Political Secrecy and Hidden Agendas
dnorris10 October 23rd, 2005
John W. Dean, former White House counsel to President Richard M. Nixon, criticized the Bush administration’s penchant for secrecy, and drew parallels between this administration and the one in which he served from 1970 to 1973 in a speech at The College of Wooster last night. Dean addressed a crowd of almost 1,000 Wooster students, faculty, and local residents at McGaw Chapel in the opening event of the 2005 Wooster Forum.
Dean, whose most recent book is titled Worse Than Watergate: The Secret Presidency of George W. Bush, also asserted that an unprecedented level of authority has been concentrated in the office of Vice President Richard B. Cheney.

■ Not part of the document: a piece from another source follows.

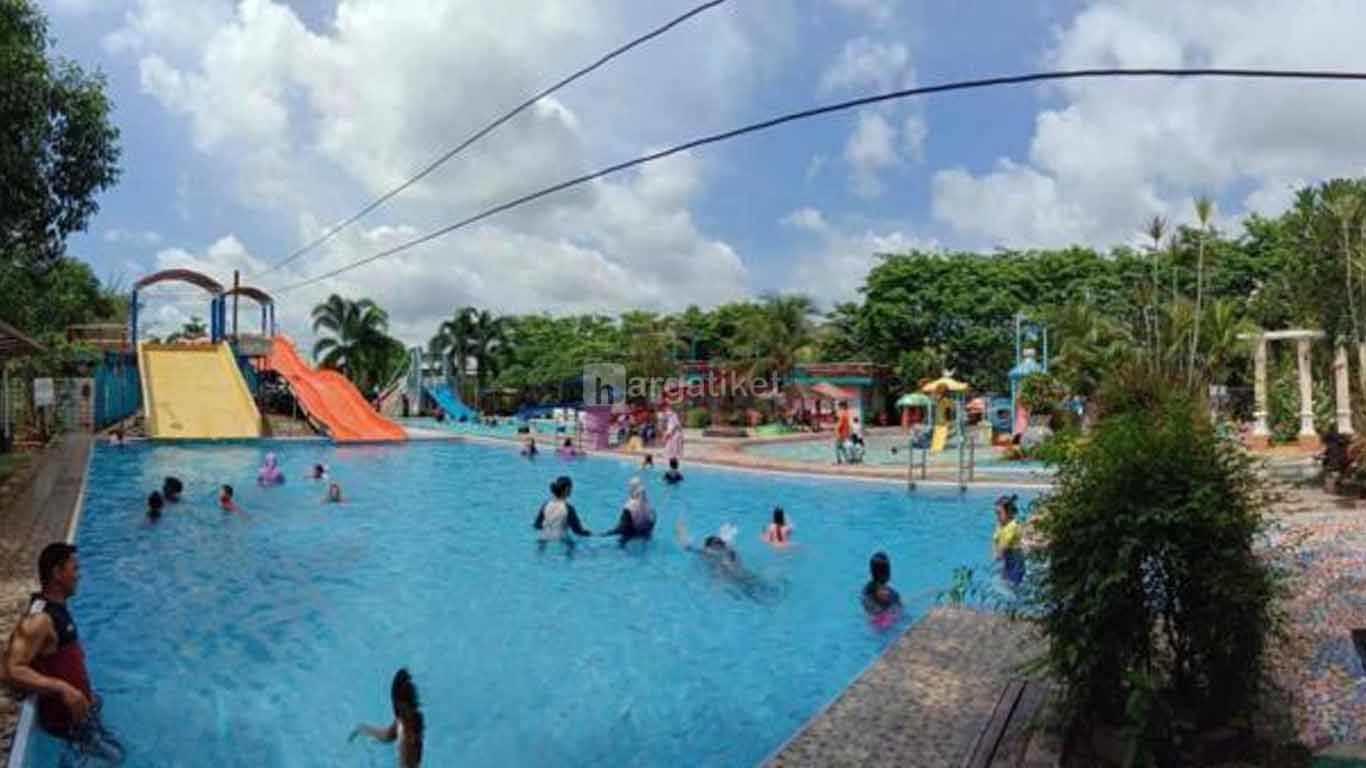 Aquatica Waterpark & Playground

“Decisions that used to go into the president’s office now go into the vice president’s office and don’t go any further.” Cheney acts as “a super chief of staff who is president in all but name,” Dean claimed. “But the problem is Cheney doesn’t answer any questions. He only has to answer to George Bush.”
During the question and answer period, one Wooster student drew laughter from both Dean and the crowd by asking why “your Independent Study is missing from the library’s special collections.”

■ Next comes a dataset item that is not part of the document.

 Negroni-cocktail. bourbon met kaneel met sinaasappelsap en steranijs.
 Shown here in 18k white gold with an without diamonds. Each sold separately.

Dean, a 1961 graduate of the college who double majored in English and political science, explained that John Baker, the adviser for his I.S., “Verisimilitude in the Political Novel,” later became head counsel for the National Council of Churches in Washington. One day, when Dean was serving as White House counsel, their paths crossed.
“John looked at me and said, ‘You know, I never liked your Independent Study,’” Dean recalled. “I think that’s what happened to it.”